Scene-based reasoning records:
--- start ---

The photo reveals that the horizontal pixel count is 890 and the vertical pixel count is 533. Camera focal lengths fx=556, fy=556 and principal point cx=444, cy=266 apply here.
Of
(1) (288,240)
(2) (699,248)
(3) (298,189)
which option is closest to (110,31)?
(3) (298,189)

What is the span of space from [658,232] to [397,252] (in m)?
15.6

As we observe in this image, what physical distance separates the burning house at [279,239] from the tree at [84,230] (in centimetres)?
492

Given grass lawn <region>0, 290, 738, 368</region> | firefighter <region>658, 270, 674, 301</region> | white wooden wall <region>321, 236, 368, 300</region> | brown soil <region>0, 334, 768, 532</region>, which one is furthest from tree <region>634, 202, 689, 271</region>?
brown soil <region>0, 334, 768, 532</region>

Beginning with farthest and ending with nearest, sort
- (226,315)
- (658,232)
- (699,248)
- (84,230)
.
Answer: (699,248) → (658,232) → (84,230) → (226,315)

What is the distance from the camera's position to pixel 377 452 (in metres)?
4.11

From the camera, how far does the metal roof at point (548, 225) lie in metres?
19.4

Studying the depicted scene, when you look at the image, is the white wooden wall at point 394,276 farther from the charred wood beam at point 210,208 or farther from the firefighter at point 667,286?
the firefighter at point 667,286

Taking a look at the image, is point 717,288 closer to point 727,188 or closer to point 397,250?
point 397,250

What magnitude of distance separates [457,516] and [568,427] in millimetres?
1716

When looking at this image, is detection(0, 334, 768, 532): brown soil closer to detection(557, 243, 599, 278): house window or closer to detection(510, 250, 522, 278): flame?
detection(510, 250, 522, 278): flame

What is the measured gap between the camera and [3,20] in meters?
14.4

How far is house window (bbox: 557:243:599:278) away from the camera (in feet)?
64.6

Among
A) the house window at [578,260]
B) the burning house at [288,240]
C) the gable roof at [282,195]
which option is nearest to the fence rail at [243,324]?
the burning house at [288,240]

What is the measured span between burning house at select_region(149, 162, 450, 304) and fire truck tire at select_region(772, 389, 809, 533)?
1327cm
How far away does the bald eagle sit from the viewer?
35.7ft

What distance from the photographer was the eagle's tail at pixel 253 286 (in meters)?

--- end ---

Exercise requirements: Write out every line from the first one through the line that contains "Answer: (699,248) →", with both ends included.

Response to this task:
The photo reveals that the horizontal pixel count is 890 and the vertical pixel count is 533. Camera focal lengths fx=556, fy=556 and principal point cx=444, cy=266 apply here.
Of
(1) (288,240)
(2) (699,248)
(3) (298,189)
which option is closest to (110,31)?
(3) (298,189)

What is the span of space from [658,232] to [397,252] (in m)?
15.6

As we observe in this image, what physical distance separates the burning house at [279,239] from the tree at [84,230] (in centimetres)?
492

Given grass lawn <region>0, 290, 738, 368</region> | firefighter <region>658, 270, 674, 301</region> | white wooden wall <region>321, 236, 368, 300</region> | brown soil <region>0, 334, 768, 532</region>, which one is furthest from tree <region>634, 202, 689, 271</region>?
brown soil <region>0, 334, 768, 532</region>

Beginning with farthest and ending with nearest, sort
- (226,315)
- (658,232)
- (699,248)
- (84,230)
.
Answer: (699,248) → (658,232) → (84,230) → (226,315)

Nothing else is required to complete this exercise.